● **RECORDED DATA**
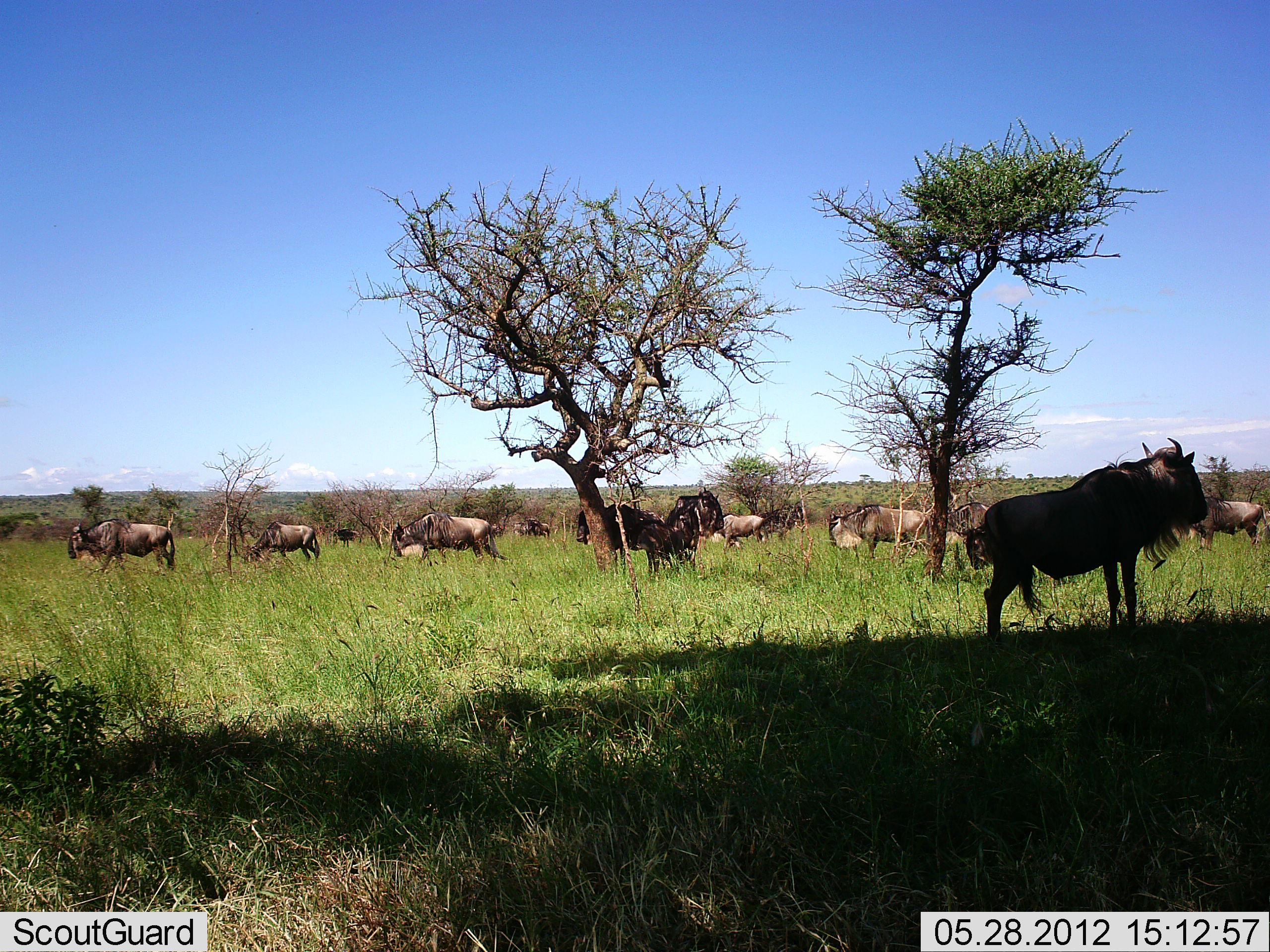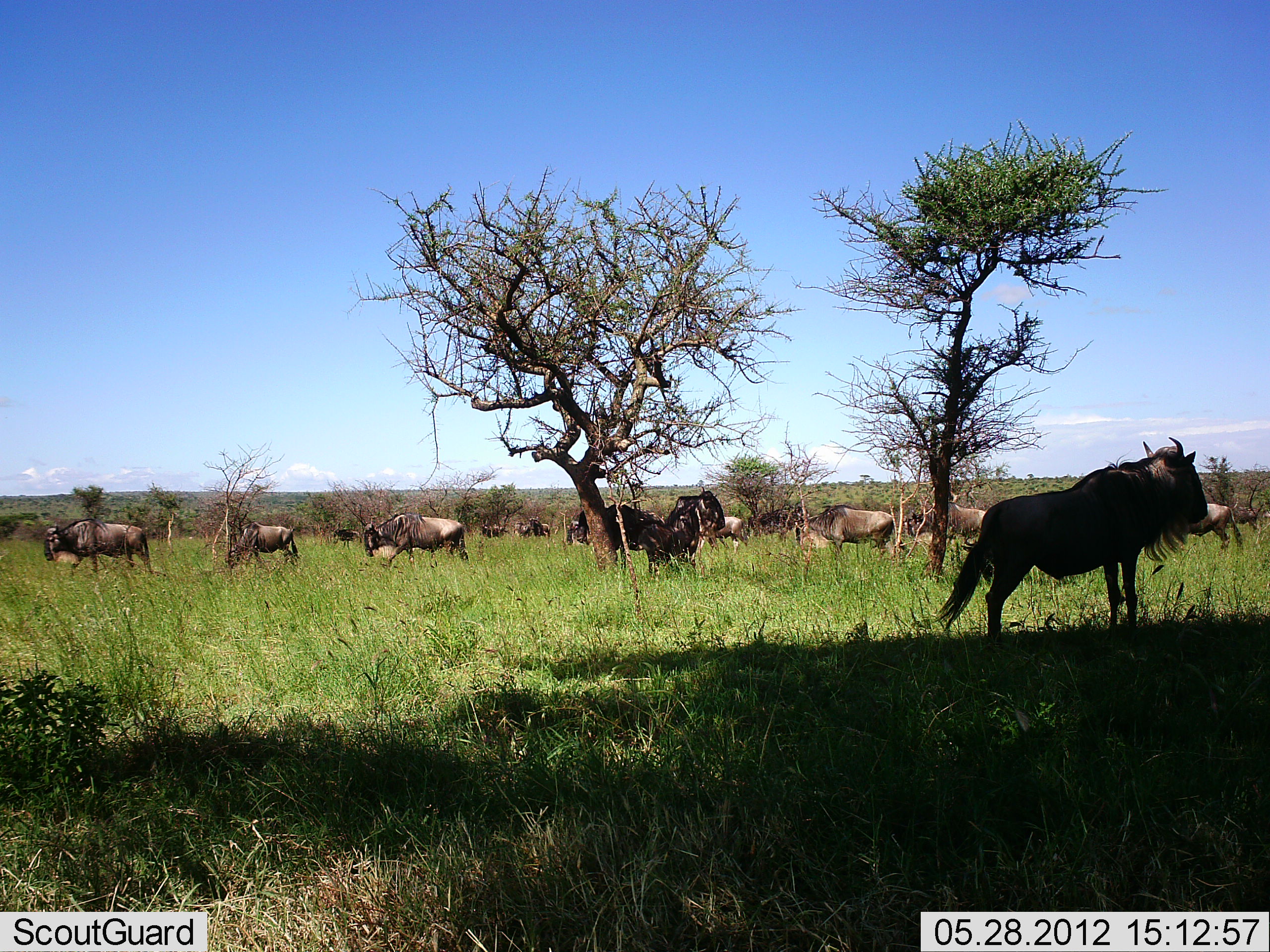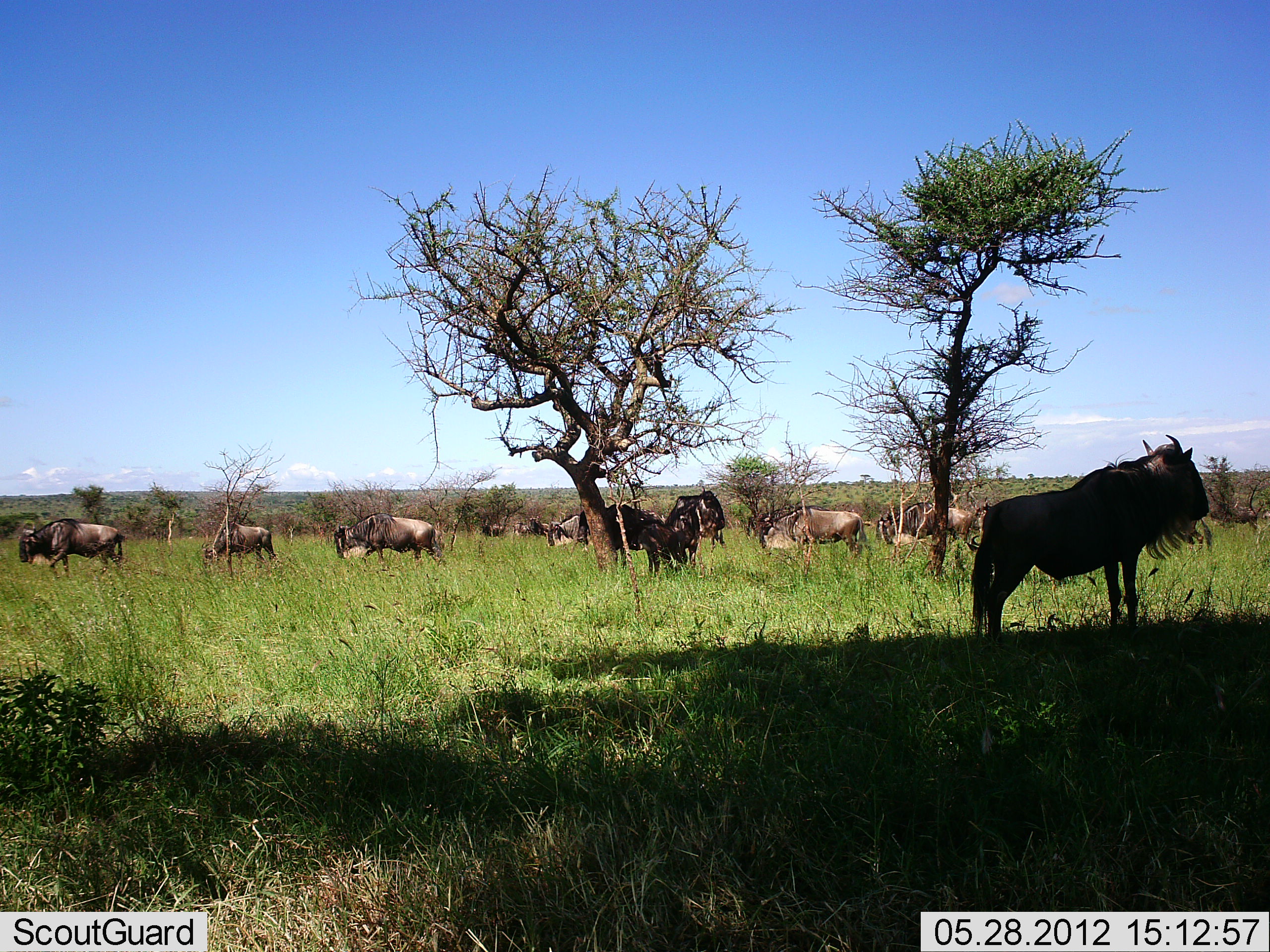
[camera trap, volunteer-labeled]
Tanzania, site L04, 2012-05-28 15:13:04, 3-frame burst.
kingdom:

● **EXERCISE AIM**
Your response must consist of the material above, reproduced word for word, with the images omitted.

● **WRITTEN RESPONSE**
[camera trap, volunteer-labeled]
Tanzania, site L04, 2012-05-28 15:13:04, 3-frame burst.
kingdom:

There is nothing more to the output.